What is needed ::
Exact copy, pictures excluded: the lines from the one containing "order: Primates" to the end of the listing.
[[ Entries provided, beginning ]]
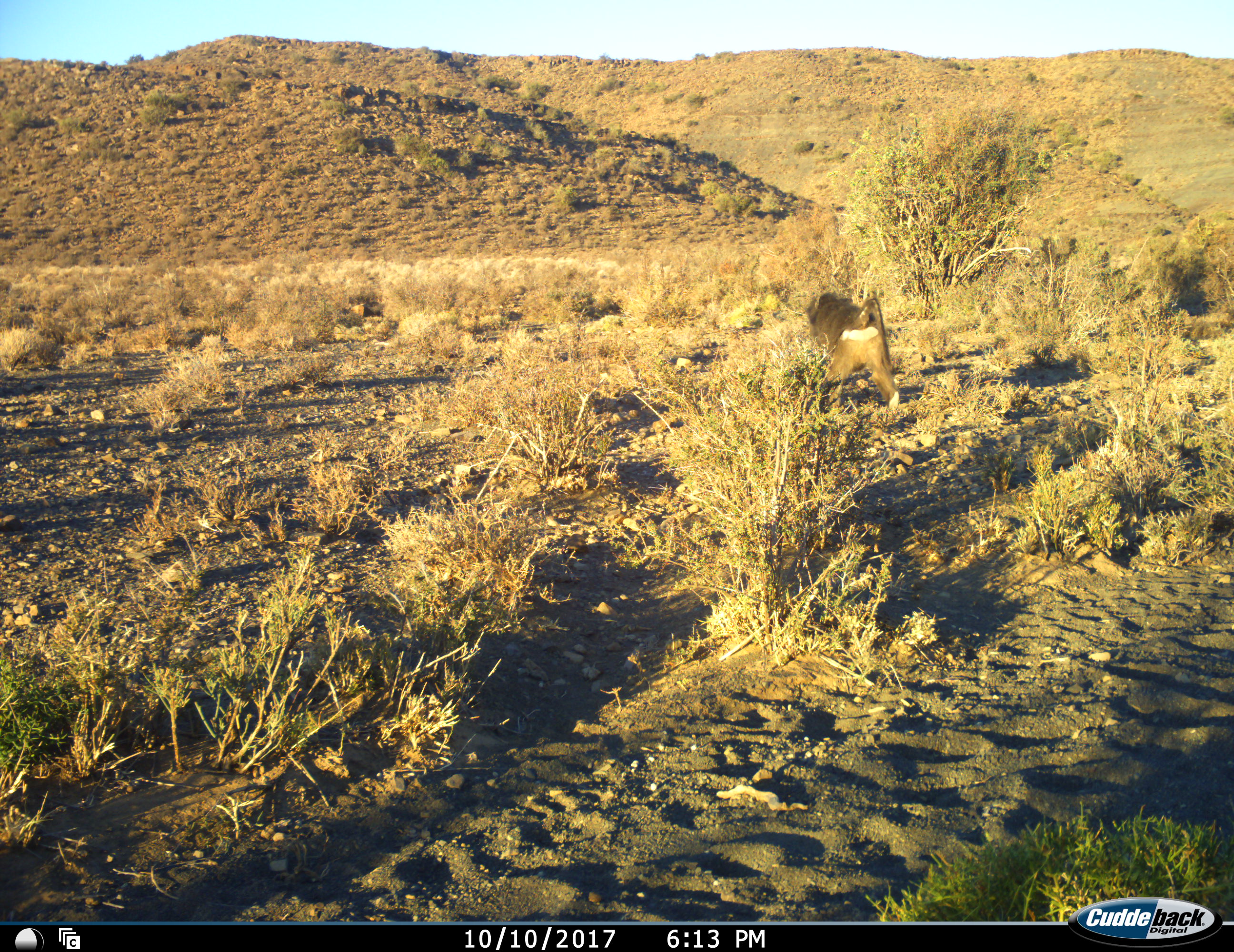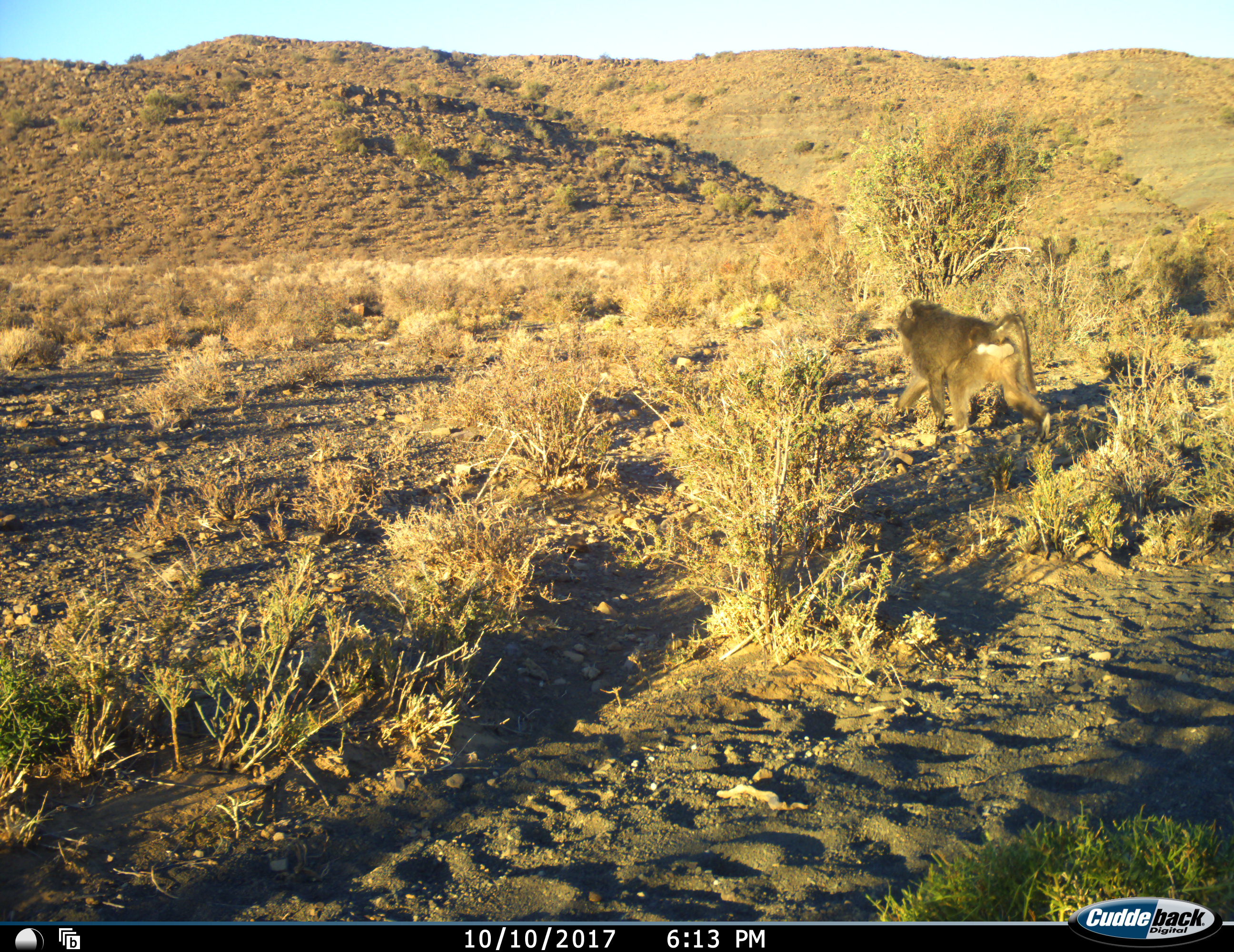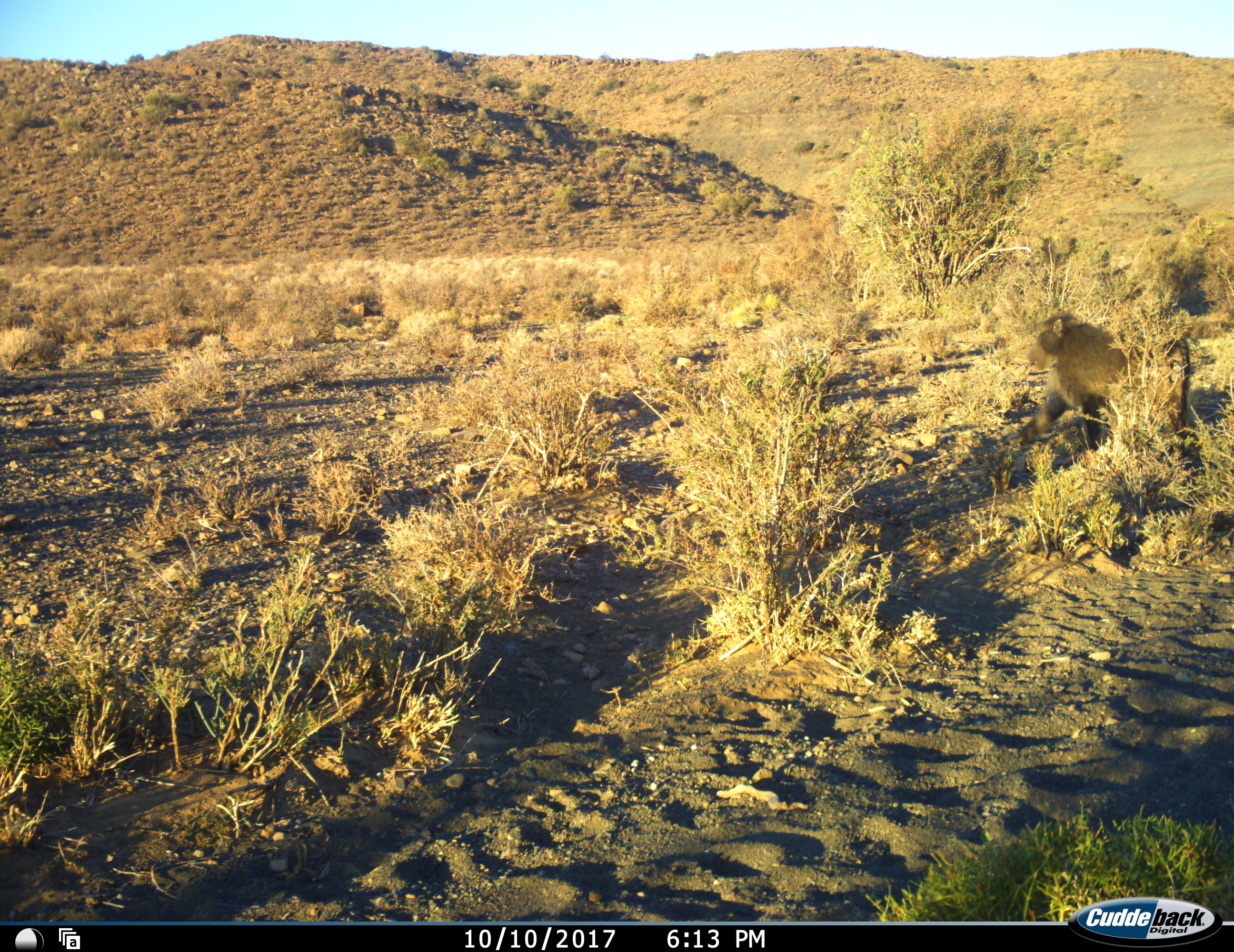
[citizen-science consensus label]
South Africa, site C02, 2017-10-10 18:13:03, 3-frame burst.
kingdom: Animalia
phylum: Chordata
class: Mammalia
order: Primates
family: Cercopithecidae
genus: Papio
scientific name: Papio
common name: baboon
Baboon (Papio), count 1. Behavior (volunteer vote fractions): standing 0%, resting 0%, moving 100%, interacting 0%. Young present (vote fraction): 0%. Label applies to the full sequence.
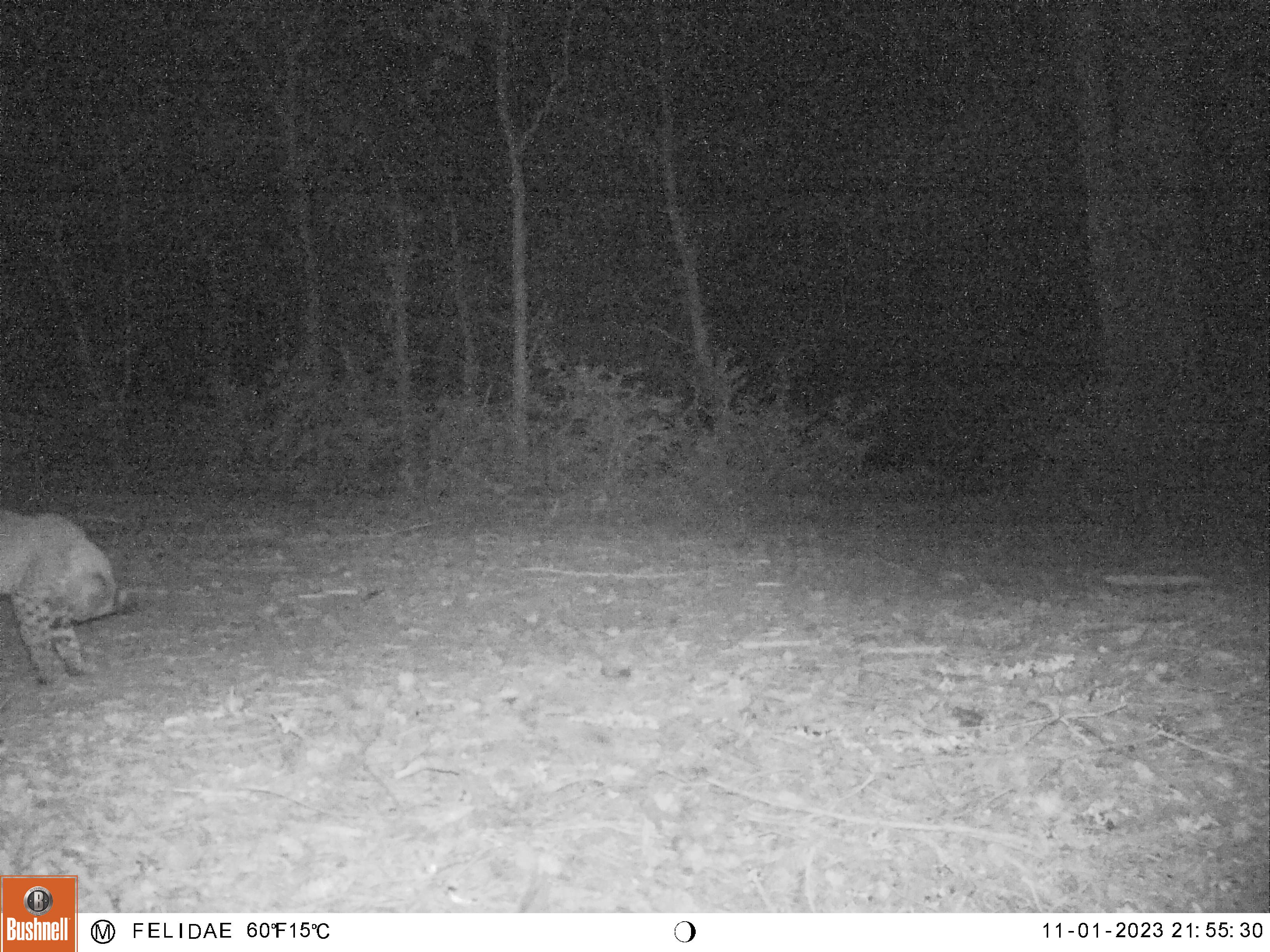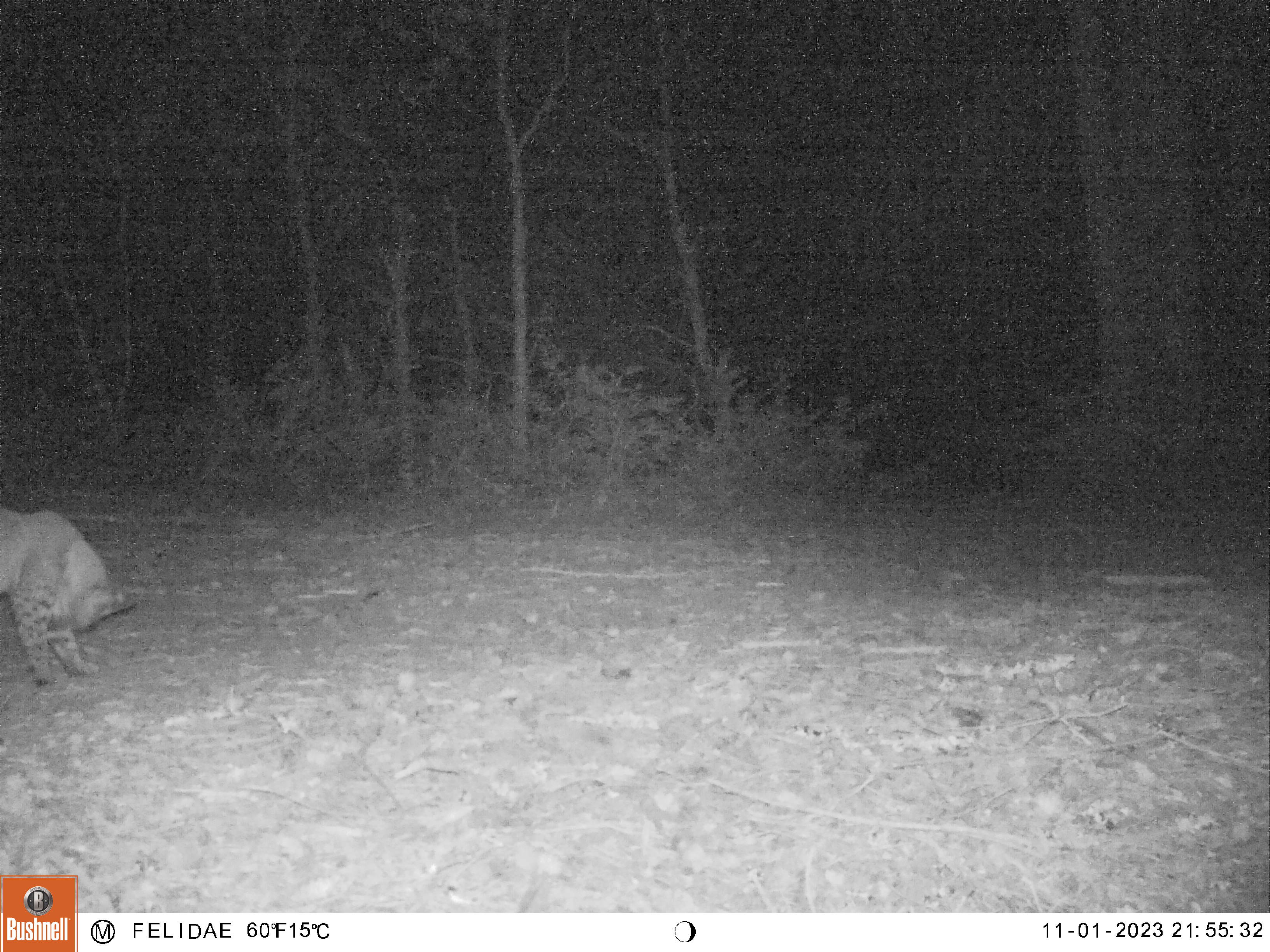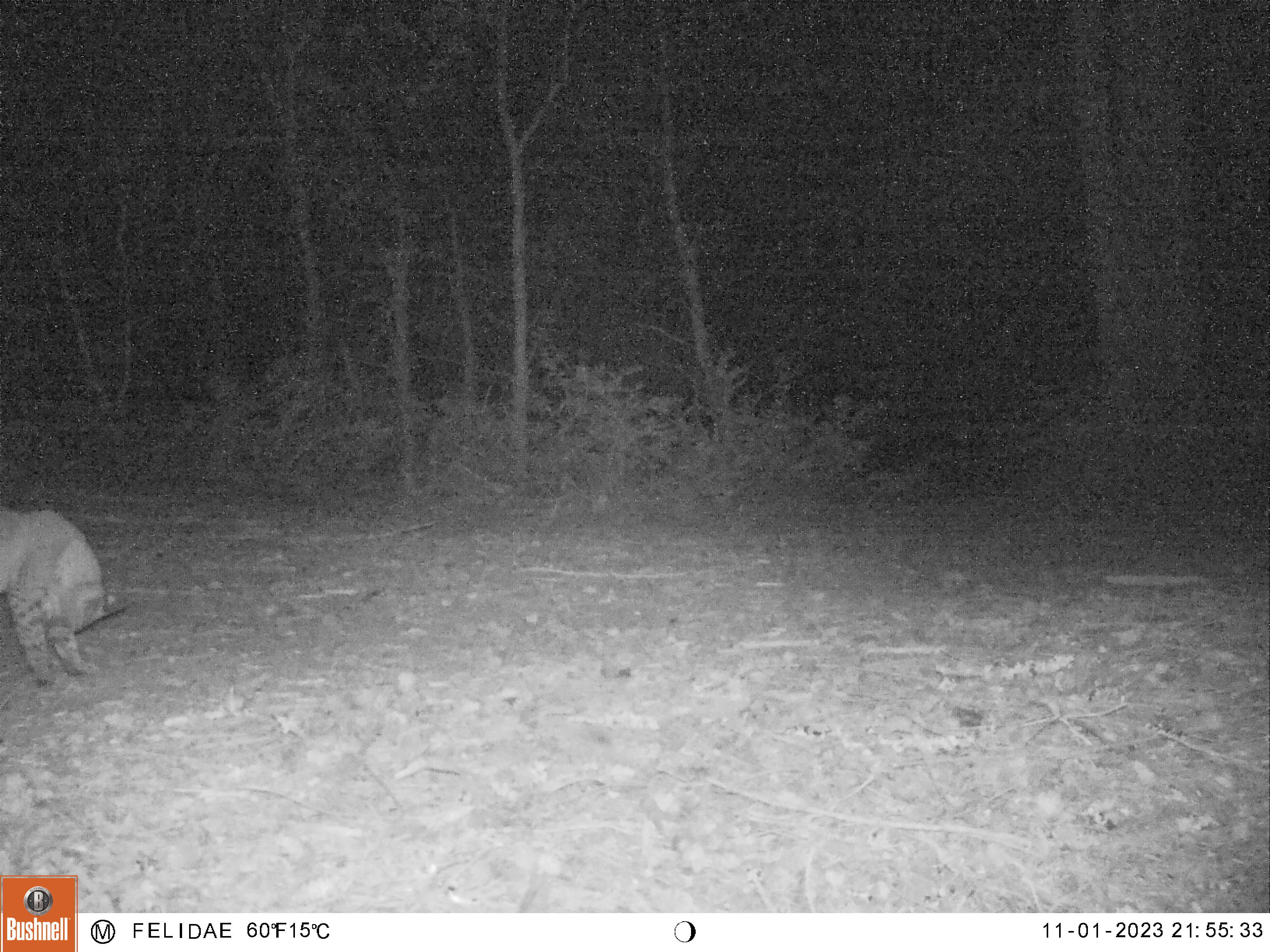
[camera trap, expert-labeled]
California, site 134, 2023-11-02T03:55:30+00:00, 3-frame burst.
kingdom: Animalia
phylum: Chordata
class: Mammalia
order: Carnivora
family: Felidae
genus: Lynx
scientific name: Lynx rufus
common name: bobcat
[[ Entries provided, end ]]
Finished exercise ::
order: Primates
family: Cercopithecidae
genus: Papio
scientific name: Papio
common name: baboon
Baboon (Papio), count 1. Behavior (volunteer vote fractions): standing 0%, resting 0%, moving 100%, interacting 0%. Young present (vote fraction): 0%. Label applies to the full sequence.
[camera trap, expert-labeled]
California, site 134, 2023-11-02T03:55:30+00:00, 3-frame burst.
kingdom: Animalia
phylum: Chordata
class: Mammalia
order: Carnivora
family: Felidae
genus: Lynx
scientific name: Lynx rufus
common name: bobcat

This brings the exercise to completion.